"Eyeopening... Fascinating... may presage a paradigm shift in medicine.”
—Kirkus Reviews (starred review)
"Teeming with information and big ideas... Outstanding.”
—Booklist (starred review)
The origin of asthma, autism, Alzheimer's, allergies, cancer, heart disease, obesity, and even some kinds of depression is now clear. Award-winning researcher on the microbiome, professor Rodney Dietert presents a new paradigm in human biology that has emerged in the midst of the ongoing global epidemic of noncommunicable diseases.
The Human Superorganism makes a sweeping, paradigm-shifting argument.
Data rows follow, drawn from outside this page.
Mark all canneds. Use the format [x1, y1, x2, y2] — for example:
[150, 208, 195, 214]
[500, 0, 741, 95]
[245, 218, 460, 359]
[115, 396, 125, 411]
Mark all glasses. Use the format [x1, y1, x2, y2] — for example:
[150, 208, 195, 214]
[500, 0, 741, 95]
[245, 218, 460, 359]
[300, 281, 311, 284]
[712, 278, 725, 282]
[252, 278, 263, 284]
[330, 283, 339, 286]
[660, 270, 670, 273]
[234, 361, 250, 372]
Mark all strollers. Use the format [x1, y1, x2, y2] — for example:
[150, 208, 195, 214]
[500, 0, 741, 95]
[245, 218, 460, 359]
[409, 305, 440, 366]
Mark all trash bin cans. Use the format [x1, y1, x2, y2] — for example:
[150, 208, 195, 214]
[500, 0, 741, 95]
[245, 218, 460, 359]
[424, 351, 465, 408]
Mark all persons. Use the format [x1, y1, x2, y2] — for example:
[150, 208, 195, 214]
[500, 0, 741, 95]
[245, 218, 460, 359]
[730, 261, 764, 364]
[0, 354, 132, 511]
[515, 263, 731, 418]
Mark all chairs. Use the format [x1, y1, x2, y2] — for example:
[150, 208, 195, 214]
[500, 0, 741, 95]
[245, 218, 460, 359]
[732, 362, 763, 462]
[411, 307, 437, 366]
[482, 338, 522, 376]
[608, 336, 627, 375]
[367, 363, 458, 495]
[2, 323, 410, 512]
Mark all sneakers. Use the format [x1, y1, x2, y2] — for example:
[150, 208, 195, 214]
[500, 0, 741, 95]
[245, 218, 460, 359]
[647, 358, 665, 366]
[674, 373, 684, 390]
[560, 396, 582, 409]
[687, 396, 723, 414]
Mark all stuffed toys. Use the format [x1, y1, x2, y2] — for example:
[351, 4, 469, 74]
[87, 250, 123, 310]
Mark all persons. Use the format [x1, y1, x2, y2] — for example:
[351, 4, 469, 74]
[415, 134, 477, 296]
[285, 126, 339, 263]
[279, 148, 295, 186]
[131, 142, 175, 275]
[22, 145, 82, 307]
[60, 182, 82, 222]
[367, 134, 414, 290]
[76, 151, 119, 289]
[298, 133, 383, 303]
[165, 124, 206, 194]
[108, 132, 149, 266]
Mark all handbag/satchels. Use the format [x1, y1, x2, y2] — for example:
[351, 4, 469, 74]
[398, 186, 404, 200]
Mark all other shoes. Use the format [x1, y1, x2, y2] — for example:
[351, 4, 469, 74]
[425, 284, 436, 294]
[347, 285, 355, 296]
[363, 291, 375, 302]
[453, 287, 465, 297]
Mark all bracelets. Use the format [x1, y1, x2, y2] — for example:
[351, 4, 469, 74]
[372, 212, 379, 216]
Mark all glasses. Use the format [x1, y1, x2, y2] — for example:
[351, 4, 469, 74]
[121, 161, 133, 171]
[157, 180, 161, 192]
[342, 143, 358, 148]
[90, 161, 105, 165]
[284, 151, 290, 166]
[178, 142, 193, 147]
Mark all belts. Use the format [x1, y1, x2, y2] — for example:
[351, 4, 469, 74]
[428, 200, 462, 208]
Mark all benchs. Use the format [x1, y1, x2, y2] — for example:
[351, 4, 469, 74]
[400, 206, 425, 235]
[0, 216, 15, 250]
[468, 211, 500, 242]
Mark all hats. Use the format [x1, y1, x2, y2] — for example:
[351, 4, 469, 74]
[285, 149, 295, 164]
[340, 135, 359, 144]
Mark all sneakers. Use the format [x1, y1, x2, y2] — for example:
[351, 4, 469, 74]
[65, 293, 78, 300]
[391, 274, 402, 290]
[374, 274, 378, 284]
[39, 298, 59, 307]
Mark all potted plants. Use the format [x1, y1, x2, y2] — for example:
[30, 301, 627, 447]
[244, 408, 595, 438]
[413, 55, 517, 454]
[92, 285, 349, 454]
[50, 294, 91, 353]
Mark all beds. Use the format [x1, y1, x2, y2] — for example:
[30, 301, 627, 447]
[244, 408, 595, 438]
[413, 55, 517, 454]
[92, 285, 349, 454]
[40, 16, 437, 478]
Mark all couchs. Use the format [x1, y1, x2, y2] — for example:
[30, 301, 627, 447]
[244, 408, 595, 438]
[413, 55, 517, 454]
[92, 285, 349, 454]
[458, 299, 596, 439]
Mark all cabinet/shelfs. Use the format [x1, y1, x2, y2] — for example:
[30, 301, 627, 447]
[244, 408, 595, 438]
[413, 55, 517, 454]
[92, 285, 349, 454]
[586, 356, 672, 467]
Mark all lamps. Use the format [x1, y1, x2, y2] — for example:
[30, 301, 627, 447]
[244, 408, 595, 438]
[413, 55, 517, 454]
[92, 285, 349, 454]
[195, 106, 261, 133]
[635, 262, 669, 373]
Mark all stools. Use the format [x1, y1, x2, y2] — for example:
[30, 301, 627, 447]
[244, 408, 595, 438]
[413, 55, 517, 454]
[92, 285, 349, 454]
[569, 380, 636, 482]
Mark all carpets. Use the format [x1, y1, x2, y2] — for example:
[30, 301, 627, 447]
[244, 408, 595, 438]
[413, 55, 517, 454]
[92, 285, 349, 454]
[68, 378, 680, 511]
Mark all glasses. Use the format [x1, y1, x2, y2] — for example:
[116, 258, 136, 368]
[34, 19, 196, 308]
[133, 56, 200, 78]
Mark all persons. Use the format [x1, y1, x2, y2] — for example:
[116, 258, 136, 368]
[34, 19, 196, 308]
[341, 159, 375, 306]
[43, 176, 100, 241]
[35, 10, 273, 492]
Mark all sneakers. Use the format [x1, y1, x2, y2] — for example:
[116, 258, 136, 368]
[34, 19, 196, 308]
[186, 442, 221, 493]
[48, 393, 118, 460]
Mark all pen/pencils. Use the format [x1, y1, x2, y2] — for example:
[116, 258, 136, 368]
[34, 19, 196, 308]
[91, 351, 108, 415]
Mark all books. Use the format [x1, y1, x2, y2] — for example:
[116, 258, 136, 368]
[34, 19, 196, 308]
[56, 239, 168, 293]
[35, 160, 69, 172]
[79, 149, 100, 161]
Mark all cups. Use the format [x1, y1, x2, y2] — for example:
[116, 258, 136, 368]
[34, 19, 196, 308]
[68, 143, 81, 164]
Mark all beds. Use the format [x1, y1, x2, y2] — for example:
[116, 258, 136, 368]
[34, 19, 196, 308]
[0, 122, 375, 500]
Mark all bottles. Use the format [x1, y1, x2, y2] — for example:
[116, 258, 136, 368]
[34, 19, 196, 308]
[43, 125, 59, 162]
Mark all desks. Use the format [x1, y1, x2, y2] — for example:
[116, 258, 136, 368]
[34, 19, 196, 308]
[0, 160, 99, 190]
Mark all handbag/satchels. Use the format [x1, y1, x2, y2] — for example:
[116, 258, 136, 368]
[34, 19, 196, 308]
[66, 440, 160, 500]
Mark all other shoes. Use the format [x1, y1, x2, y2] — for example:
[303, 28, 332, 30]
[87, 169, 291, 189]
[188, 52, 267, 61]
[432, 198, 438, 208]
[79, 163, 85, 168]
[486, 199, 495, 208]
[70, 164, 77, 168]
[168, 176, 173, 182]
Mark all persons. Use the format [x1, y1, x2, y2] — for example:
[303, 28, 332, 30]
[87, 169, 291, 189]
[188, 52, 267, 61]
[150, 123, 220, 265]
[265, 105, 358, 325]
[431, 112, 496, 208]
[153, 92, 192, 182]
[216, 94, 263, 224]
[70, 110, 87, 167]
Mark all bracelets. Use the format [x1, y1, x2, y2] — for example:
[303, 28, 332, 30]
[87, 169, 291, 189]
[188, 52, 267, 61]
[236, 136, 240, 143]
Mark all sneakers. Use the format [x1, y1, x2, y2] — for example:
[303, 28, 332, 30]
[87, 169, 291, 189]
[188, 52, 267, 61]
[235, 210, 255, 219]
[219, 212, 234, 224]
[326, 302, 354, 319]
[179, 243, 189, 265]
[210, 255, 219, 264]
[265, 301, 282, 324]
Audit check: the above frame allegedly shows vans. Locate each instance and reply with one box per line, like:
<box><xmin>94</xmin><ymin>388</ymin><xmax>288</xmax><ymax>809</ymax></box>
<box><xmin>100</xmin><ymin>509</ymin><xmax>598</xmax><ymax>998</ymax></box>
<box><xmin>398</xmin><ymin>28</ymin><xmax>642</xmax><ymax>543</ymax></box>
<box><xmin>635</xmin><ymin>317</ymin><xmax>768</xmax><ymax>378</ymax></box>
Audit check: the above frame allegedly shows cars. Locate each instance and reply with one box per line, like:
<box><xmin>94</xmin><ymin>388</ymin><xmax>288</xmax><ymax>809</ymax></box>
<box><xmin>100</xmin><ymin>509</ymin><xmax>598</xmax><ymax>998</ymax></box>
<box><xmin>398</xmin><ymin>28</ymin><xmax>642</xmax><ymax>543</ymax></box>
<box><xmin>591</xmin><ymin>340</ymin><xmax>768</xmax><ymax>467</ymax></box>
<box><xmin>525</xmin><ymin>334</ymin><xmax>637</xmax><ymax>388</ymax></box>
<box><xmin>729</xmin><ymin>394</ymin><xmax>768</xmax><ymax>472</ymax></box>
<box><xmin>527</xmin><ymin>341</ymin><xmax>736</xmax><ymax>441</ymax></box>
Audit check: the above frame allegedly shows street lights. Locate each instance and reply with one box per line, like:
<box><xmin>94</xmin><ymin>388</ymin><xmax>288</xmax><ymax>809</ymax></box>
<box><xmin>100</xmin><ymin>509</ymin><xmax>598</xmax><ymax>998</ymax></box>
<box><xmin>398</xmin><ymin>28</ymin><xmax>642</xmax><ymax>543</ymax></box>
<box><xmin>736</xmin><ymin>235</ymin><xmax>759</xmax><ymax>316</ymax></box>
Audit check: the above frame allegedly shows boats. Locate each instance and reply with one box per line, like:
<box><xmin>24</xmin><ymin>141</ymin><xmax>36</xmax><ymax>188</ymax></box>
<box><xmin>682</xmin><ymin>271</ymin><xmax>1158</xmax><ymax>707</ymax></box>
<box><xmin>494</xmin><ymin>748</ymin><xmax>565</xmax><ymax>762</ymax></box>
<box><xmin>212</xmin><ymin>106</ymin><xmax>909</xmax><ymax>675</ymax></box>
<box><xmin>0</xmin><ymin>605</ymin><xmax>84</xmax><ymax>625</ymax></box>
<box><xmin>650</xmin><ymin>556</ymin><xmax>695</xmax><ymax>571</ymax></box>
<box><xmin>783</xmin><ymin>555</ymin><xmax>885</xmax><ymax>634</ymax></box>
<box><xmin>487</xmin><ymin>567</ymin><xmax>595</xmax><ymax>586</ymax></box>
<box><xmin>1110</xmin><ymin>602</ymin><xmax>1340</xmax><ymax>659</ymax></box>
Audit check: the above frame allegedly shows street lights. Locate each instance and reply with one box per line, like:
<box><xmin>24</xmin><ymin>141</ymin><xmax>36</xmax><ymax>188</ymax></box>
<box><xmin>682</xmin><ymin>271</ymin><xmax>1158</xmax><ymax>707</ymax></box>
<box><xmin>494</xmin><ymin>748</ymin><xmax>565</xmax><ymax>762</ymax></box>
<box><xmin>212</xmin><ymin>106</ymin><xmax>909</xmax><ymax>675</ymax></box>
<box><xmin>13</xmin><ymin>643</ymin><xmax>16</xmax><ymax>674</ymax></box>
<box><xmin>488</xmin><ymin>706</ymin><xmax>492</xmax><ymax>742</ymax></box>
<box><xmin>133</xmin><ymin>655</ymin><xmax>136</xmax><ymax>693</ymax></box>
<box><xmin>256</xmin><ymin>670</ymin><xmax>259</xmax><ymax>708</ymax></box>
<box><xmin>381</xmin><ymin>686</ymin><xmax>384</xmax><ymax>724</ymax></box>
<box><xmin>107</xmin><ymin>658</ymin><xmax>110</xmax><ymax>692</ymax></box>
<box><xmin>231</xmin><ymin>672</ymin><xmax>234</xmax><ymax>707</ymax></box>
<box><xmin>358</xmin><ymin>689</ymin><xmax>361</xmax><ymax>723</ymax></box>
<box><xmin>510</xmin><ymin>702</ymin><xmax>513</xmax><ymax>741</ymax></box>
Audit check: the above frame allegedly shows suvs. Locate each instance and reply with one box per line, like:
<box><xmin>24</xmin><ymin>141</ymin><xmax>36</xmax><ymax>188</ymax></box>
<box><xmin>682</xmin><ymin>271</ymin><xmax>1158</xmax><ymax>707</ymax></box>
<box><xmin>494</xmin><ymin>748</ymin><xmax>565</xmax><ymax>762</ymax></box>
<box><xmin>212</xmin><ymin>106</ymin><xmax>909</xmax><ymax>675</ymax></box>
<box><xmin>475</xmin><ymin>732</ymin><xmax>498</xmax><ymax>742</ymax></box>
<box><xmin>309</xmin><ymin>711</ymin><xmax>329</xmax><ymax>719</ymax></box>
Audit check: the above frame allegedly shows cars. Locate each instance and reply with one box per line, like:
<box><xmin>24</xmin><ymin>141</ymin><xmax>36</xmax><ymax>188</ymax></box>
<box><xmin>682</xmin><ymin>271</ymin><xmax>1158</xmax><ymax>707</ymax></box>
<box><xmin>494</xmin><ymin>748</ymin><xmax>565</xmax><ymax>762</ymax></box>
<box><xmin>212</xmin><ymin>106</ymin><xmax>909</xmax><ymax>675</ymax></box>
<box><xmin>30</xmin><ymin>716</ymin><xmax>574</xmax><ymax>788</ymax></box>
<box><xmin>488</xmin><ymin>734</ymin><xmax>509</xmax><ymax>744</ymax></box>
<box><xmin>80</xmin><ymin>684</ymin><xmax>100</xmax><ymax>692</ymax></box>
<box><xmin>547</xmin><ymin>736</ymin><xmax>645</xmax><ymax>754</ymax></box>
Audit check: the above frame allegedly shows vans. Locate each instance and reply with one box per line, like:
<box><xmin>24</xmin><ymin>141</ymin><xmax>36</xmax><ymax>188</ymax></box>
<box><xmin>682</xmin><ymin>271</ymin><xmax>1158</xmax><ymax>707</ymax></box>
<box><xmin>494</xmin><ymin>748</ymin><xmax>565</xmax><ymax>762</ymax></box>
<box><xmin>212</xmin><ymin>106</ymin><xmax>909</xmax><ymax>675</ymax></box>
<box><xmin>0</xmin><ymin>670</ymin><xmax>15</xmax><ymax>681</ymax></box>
It demolishes two fundamental beliefs that have blinkered all medical thinking until very recently: 1) Humans are better off as pure organisms free of foreign microbes; and 2) the human genome is the key to future medical advances. The microorganisms that we have sought to eliminate have been there for centuries supporting our ancestors. They comprise as much as 90 percent of the cells in and on our bodies—a staggering percentage! More than a thousand species of them live inside us, on our skin, and on our very eyelashes. Yet we have now significantly reduced their power and in doing so have sparked an epidemic of noncommunicable diseases—which now account for 63 percent of all human deaths.
Ultimately, this book is not just about microbes; it is about a different way to view humans. The story that Dietert tells of where the new biology comes from, how it works, and the ways in which it affects your life is fascinating, authoritative, and revolutionary. Dietert identifies foods that best serve you, the superorganism; not new fad foods but ancient foods that have made sense for millennia. He explains protective measures against unsafe chemicals and drugs. He offers an empowering self-care guide and the blueprint for a revolution in public health. We are not what we have been taught. Each of us is a superorganism. The best path to a healthy life is through recognizing that profound truth.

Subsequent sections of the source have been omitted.